15. Voor zover eiser stelt dat hij ten onrechte voor 0,5 fte boventallig is verklaard overweegt de rechtbank dat onbestreden is dat na de start van het mobiliteitsjaar als bedoeld in het tweede en derde lid van artikel 6 van het Statuut in samenspraak met eiser vanaf
27 september 2016 is gezocht naar een invulling voor de resterende 0,5 fte. Ook is de functie van Medewerker Arbo op verzoek van eiser tijdelijk uitgebreid om te bezien of eisers taken al dan niet binnen de 0,5 fte konden worden verricht. Door eisers ziekte vanaf
5 december 2016 heeft dit verder niet geleid tot een invulling van de resterende 0,5 fte gedurende dat jaar. Als gevolg hiervan heeft verweerder besloten eiser voor de resterende 0,5 fte boventallig te verklaren op grond van het zesde lid van artikel 6 van het Statuut. De rechtbank is van oordeel dat verweerder hiermee conform de bepalingen in het Statuut heeft gehandeld. Verweerder heeft overigens nog bezien of de hardheidsclausule diende te worden toegepast en deze vraag ontkennend beantwoord.

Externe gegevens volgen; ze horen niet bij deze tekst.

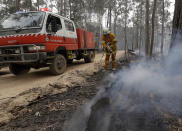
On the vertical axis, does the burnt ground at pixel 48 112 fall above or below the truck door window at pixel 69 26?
below

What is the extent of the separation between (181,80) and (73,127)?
301 cm

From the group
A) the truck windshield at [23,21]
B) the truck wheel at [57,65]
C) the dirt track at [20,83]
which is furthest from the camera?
the truck wheel at [57,65]

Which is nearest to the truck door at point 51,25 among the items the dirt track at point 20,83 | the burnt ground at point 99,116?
the dirt track at point 20,83

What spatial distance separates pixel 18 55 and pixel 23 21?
4.18 feet

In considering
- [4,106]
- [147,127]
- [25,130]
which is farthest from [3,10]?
[147,127]

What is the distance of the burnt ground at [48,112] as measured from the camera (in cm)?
213

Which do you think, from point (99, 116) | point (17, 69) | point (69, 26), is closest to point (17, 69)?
point (17, 69)

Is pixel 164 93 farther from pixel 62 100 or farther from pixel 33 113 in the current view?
pixel 33 113

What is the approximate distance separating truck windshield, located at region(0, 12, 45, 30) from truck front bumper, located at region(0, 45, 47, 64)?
75cm

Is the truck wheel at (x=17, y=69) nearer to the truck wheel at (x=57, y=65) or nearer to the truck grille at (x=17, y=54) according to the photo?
the truck grille at (x=17, y=54)

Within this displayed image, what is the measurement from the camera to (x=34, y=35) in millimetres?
4449

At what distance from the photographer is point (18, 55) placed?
14.6ft

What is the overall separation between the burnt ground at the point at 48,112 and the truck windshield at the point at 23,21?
2.73 metres

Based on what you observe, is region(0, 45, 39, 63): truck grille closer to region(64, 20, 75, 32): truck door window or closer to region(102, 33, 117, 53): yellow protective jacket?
region(64, 20, 75, 32): truck door window
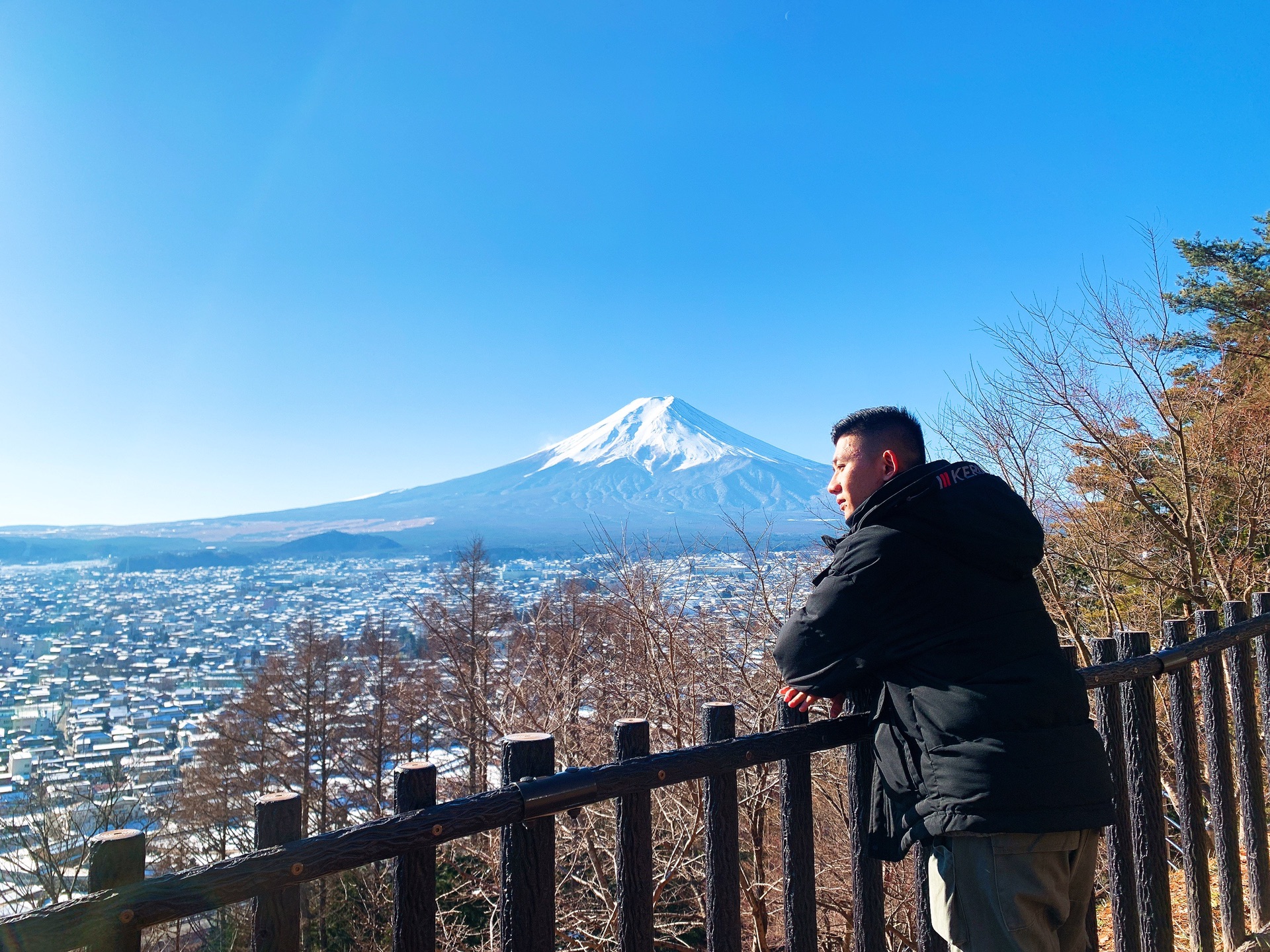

16. Eiser heeft tot slot en pas op de zitting aangevoerd dat verweerder hem niet boventallig mag verklaren, nu hij ziek is en pas herplaatst mag worden na zijn re-integratie. Hoewel de rechtbank het in strijd acht met de goede procesorde dat eerst ter zitting deze grond naar voren is gebracht, wordt overwogen dat arbeidsongeschiktheid op zichzelf geen grond oplevert om toepassing van artikel 6, zesde lid, van het Statuut achterwege te laten. Uit de tekst van artikel 6, zesde lid, van het Statuut volgt dat als wordt voldaan aan de voorwaarde uit die bepaling, dit ertoe leidt dat de betrokkene na een jaar boventallig wordt verklaard.
16. Het beroep is ongegrond. Voor een proceskostenveroordeling bestaat geen aanleiding.